### EXTRACTED MATERIAL ###

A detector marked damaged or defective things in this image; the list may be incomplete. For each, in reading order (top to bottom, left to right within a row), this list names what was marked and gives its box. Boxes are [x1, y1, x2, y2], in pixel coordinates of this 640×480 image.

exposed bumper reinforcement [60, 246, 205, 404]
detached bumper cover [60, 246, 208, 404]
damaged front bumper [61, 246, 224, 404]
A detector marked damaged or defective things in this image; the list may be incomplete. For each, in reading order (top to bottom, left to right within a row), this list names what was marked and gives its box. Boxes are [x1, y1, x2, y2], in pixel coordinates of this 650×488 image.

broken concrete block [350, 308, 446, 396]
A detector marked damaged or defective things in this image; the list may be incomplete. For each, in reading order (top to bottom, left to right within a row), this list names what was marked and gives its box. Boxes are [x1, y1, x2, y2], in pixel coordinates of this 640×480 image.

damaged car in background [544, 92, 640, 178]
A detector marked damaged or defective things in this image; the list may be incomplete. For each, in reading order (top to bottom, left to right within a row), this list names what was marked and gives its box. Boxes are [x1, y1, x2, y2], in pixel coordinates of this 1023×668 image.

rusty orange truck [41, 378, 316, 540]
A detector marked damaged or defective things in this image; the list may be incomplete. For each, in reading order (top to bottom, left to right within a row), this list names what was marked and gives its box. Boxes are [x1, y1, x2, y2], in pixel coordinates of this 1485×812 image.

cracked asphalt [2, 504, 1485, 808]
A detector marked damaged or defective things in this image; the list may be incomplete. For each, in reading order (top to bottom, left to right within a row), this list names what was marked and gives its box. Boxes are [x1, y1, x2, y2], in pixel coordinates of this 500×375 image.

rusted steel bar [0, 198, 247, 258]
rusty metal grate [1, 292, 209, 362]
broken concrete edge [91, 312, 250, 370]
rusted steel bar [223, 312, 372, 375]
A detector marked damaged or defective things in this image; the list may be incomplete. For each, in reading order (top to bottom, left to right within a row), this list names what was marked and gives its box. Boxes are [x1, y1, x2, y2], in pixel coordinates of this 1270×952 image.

###

DO THIS: Rewrite all the items above, changing every "damaged or defective things" to "flawed objects" and leaving everything else the same.

RESPONSE TO THE TASK:
A detector marked flawed objects in this image; the list may be incomplete. For each, in reading order (top to bottom, left to right within a row), this list names what was marked and gives its box. Boxes are [x1, y1, x2, y2], in pixel coordinates of this 640×480 image.

exposed bumper reinforcement [60, 246, 205, 404]
detached bumper cover [60, 246, 208, 404]
damaged front bumper [61, 246, 224, 404]
A detector marked flawed objects in this image; the list may be incomplete. For each, in reading order (top to bottom, left to right within a row), this list names what was marked and gives its box. Boxes are [x1, y1, x2, y2], in pixel coordinates of this 650×488 image.

broken concrete block [350, 308, 446, 396]
A detector marked flawed objects in this image; the list may be incomplete. For each, in reading order (top to bottom, left to right within a row), this list names what was marked and gives its box. Boxes are [x1, y1, x2, y2], in pixel coordinates of this 640×480 image.

damaged car in background [544, 92, 640, 178]
A detector marked flawed objects in this image; the list may be incomplete. For each, in reading order (top to bottom, left to right within a row), this list names what was marked and gives its box. Boxes are [x1, y1, x2, y2], in pixel coordinates of this 1023×668 image.

rusty orange truck [41, 378, 316, 540]
A detector marked flawed objects in this image; the list may be incomplete. For each, in reading order (top to bottom, left to right within a row), this list names what was marked and gives its box. Boxes are [x1, y1, x2, y2], in pixel coordinates of this 1485×812 image.

cracked asphalt [2, 504, 1485, 808]
A detector marked flawed objects in this image; the list may be incomplete. For each, in reading order (top to bottom, left to right within a row), this list names what was marked and gives its box. Boxes are [x1, y1, x2, y2], in pixel coordinates of this 500×375 image.

rusted steel bar [0, 198, 247, 258]
rusty metal grate [1, 292, 209, 362]
broken concrete edge [91, 312, 250, 370]
rusted steel bar [223, 312, 372, 375]
A detector marked flawed objects in this image; the list may be incomplete. For each, in reading order (top to bottom, left to right within a row), this list names what was marked and gives its box. Boxes are [x1, y1, x2, y2], in pixel coordinates of this 1270×952 image.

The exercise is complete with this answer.